Change every occurrence of "yellow sock" to "golden sock" throughout the items below, leaving all other text as it is.

* BEGIN TASK MATERIAL *

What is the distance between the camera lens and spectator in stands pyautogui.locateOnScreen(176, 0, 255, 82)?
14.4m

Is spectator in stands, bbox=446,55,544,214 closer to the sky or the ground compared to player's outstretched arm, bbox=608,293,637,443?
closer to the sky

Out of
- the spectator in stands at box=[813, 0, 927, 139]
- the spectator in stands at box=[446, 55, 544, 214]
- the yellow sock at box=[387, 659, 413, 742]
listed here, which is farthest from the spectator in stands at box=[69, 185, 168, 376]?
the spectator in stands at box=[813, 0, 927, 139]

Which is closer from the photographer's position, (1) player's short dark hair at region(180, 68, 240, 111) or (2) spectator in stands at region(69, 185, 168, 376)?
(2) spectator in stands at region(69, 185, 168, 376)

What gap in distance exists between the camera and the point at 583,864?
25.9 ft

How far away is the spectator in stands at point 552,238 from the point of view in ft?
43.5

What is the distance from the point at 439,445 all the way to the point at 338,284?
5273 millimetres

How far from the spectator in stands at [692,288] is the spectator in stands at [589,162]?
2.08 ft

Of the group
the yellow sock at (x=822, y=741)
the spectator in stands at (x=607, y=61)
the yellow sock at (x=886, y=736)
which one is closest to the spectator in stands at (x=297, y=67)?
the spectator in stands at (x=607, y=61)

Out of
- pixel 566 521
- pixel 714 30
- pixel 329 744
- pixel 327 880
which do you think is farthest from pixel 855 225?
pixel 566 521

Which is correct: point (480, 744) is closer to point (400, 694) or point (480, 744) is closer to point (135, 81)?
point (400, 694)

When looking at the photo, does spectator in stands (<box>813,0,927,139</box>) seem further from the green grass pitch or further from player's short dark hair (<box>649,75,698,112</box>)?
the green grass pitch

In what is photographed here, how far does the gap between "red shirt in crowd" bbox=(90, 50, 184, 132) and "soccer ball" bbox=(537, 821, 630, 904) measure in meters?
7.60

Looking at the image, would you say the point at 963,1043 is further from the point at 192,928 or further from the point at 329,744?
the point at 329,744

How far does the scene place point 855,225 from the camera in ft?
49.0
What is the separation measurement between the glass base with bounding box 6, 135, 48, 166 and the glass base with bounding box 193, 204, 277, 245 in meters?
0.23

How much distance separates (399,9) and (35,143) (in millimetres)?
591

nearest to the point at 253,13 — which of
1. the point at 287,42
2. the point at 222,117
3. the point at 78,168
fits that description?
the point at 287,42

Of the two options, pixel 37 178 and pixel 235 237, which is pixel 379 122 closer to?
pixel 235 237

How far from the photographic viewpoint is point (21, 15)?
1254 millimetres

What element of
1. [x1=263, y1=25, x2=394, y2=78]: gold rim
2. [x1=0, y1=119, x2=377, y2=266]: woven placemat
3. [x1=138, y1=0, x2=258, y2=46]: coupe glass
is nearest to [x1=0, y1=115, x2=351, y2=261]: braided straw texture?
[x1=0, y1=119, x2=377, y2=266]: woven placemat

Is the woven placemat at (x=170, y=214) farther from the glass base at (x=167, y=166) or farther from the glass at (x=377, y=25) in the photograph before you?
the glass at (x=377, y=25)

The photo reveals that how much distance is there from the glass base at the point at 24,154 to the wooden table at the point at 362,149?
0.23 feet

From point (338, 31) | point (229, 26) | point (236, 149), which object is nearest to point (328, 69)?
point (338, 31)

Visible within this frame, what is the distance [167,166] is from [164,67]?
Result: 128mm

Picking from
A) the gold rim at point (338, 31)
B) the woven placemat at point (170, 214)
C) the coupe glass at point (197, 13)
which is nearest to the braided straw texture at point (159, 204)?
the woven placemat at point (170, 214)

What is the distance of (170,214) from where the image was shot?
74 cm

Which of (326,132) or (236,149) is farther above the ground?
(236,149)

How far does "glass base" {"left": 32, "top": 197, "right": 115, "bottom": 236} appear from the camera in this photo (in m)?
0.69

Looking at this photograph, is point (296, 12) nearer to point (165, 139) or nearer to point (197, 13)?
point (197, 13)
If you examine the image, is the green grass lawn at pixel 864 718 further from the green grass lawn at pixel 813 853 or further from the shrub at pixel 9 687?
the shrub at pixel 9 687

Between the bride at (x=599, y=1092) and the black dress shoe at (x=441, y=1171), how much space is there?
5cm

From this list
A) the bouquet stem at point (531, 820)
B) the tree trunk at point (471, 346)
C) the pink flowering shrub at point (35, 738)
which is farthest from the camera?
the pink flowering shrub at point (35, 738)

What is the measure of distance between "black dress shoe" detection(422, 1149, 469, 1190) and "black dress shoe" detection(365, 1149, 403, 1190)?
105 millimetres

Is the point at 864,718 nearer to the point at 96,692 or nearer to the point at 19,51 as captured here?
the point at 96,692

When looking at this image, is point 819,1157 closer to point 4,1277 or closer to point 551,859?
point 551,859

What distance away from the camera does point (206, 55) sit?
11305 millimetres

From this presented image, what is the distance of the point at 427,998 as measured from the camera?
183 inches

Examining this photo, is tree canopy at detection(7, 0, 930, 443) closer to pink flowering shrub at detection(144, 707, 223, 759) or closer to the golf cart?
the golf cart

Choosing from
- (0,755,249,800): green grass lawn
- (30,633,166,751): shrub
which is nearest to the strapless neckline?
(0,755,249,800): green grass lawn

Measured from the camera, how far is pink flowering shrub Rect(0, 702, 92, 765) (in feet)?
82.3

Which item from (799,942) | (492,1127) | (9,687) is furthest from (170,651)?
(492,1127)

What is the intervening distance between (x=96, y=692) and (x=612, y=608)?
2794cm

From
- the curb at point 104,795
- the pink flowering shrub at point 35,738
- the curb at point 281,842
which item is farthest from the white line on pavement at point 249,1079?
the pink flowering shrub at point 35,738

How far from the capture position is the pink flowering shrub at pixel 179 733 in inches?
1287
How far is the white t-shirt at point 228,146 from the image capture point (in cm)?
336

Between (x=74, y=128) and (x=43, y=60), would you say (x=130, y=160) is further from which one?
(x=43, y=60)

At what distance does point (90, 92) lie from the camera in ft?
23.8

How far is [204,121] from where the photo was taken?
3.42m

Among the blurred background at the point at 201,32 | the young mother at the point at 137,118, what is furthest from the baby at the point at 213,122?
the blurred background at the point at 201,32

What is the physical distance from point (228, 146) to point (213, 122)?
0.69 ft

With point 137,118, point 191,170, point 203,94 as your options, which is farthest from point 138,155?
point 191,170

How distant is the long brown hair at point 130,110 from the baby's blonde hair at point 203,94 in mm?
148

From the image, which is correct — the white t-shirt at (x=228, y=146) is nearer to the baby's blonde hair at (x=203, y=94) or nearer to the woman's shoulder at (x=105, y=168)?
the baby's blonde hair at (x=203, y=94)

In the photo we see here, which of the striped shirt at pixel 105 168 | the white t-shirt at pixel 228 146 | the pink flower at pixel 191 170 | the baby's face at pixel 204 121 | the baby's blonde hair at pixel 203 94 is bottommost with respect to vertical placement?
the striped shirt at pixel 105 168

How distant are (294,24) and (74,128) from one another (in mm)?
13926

* END TASK MATERIAL *

→ **REPLY TO THE TASK**:
What is the distance between the camera lens and spectator in stands pyautogui.locateOnScreen(176, 0, 255, 82)?
14.4m

Is spectator in stands, bbox=446,55,544,214 closer to the sky or the ground compared to player's outstretched arm, bbox=608,293,637,443?
closer to the sky

Out of
- the spectator in stands at box=[813, 0, 927, 139]
- the spectator in stands at box=[446, 55, 544, 214]
- the golden sock at box=[387, 659, 413, 742]
listed here, which is farthest from the spectator in stands at box=[69, 185, 168, 376]?
the spectator in stands at box=[813, 0, 927, 139]

Which is closer from the photographer's position, (1) player's short dark hair at region(180, 68, 240, 111) or (2) spectator in stands at region(69, 185, 168, 376)?
(2) spectator in stands at region(69, 185, 168, 376)

What gap in distance exists between the camera and the point at 583,864?
25.9 ft

How far away is the spectator in stands at point 552,238 from the point of view in ft?
43.5

What is the distance from the point at 439,445 all the way to the point at 338,284?
5273 millimetres

How far from the spectator in stands at [692,288] is the spectator in stands at [589,162]?
2.08 ft

Of the group
the golden sock at (x=822, y=741)
the spectator in stands at (x=607, y=61)
the golden sock at (x=886, y=736)
which one is closest to the spectator in stands at (x=297, y=67)?
the spectator in stands at (x=607, y=61)

Out of
- pixel 566 521
- pixel 714 30
- pixel 329 744
- pixel 327 880
which do you think is farthest from pixel 855 225?
pixel 566 521

Which is correct: point (480, 744) is closer to point (400, 694) or point (480, 744) is closer to point (135, 81)?
point (400, 694)

When looking at the photo, does spectator in stands (<box>813,0,927,139</box>) seem further from the green grass pitch or further from player's short dark hair (<box>649,75,698,112</box>)?
the green grass pitch

In what is photographed here, how far does the gap between "red shirt in crowd" bbox=(90, 50, 184, 132) and "soccer ball" bbox=(537, 821, 630, 904) measure in meters?
7.60

Looking at the image, would you say the point at 963,1043 is further from the point at 192,928 or further from the point at 329,744?
the point at 329,744

How far does the scene place point 855,225 from the camera in ft?
49.0
What is the separation measurement between the glass base with bounding box 6, 135, 48, 166 and the glass base with bounding box 193, 204, 277, 245 in meters?
0.23

How much distance separates (399,9) and (35,143) (in millimetres)?
591

nearest to the point at 253,13 — which of
1. the point at 287,42
2. the point at 222,117
3. the point at 78,168
fits that description?
the point at 287,42

Of the two options, pixel 37 178 and pixel 235 237, which is pixel 379 122 closer to?
pixel 235 237

How far from the photographic viewpoint is point (21, 15)?
1254 millimetres

What element of
1. [x1=263, y1=25, x2=394, y2=78]: gold rim
2. [x1=0, y1=119, x2=377, y2=266]: woven placemat
3. [x1=138, y1=0, x2=258, y2=46]: coupe glass
is nearest to [x1=0, y1=115, x2=351, y2=261]: braided straw texture?
[x1=0, y1=119, x2=377, y2=266]: woven placemat

Is the woven placemat at (x=170, y=214) farther from the glass base at (x=167, y=166) or farther from the glass at (x=377, y=25) in the photograph before you?
the glass at (x=377, y=25)

The photo reveals that how much distance is there from the glass base at the point at 24,154 to the wooden table at the point at 362,149?
0.23 feet

From point (338, 31) | point (229, 26) | point (236, 149), which object is nearest to point (328, 69)?
point (338, 31)

Visible within this frame, what is the distance [167,166] is from [164,67]?
Result: 128mm

Picking from
A) the gold rim at point (338, 31)
B) the woven placemat at point (170, 214)
C) the coupe glass at point (197, 13)
which is nearest to the braided straw texture at point (159, 204)?
the woven placemat at point (170, 214)

What is the distance of (170,214) from where the image was shot?
74 cm

Which of (326,132) or (236,149) is farther above the ground?
(236,149)

How far does "glass base" {"left": 32, "top": 197, "right": 115, "bottom": 236} appear from the camera in this photo (in m)?
0.69

Looking at this photograph, is point (296, 12) nearer to point (165, 139) or nearer to point (197, 13)?
point (197, 13)
If you examine the image, is the green grass lawn at pixel 864 718 further from the green grass lawn at pixel 813 853 or further from the shrub at pixel 9 687?
the shrub at pixel 9 687

Between the bride at (x=599, y=1092) and the black dress shoe at (x=441, y=1171), how much space is there?
5cm

From this list
A) the bouquet stem at point (531, 820)
B) the tree trunk at point (471, 346)
C) the pink flowering shrub at point (35, 738)
which is farthest from the camera?
the pink flowering shrub at point (35, 738)

What is the measure of distance between "black dress shoe" detection(422, 1149, 469, 1190) and "black dress shoe" detection(365, 1149, 403, 1190)?
105 millimetres

Is the point at 864,718 nearer to the point at 96,692 or nearer to the point at 19,51 as captured here?
the point at 96,692

When looking at this image, is point 819,1157 closer to point 4,1277 or closer to point 551,859?
point 551,859

What distance away from the camera does point (206, 55) sit?
11305 millimetres

From this presented image, what is the distance of the point at 427,998 as measured from the camera?
183 inches

Examining this photo, is tree canopy at detection(7, 0, 930, 443) closer to pink flowering shrub at detection(144, 707, 223, 759) or closer to the golf cart?
the golf cart

Choosing from
- (0,755,249,800): green grass lawn
- (30,633,166,751): shrub
which is nearest to the strapless neckline?
(0,755,249,800): green grass lawn

Measured from the camera, how far is pink flowering shrub Rect(0, 702, 92, 765) (in feet)?
82.3

Which item from (799,942) | (492,1127) | (9,687) is furthest from (170,651)?
(492,1127)

What is the intervening distance between (x=96, y=692) and (x=612, y=608)?
2794cm

From
- the curb at point 104,795
- the pink flowering shrub at point 35,738
- the curb at point 281,842
which item is farthest from the white line on pavement at point 249,1079?
the pink flowering shrub at point 35,738

How far from the capture position is the pink flowering shrub at pixel 179 733 in inches?
1287
How far is the white t-shirt at point 228,146 from the image capture point (in cm)?
336

Between (x=74, y=128) and (x=43, y=60), would you say (x=130, y=160) is further from which one?
(x=43, y=60)

At what distance does point (90, 92) lie from the camera in ft?
23.8

How far is [204,121] from where the photo was taken?
3.42m

Among the blurred background at the point at 201,32 | the young mother at the point at 137,118, what is furthest from the baby at the point at 213,122?
the blurred background at the point at 201,32

What is the physical distance from point (228, 146) to point (213, 122)?
0.69 ft

With point 137,118, point 191,170, point 203,94 as your options, which is farthest from point 138,155?
point 191,170

How distant is the long brown hair at point 130,110 from the baby's blonde hair at point 203,94 in mm?
148

From the image, which is correct — the white t-shirt at (x=228, y=146) is nearer to the baby's blonde hair at (x=203, y=94) or nearer to the woman's shoulder at (x=105, y=168)?
the baby's blonde hair at (x=203, y=94)

In the photo we see here, which of the striped shirt at pixel 105 168 | the white t-shirt at pixel 228 146 | the pink flower at pixel 191 170 | the baby's face at pixel 204 121 | the baby's blonde hair at pixel 203 94 is bottommost with respect to vertical placement?
the striped shirt at pixel 105 168

How distant are (294,24) and (74,128) from one another (in mm)?
13926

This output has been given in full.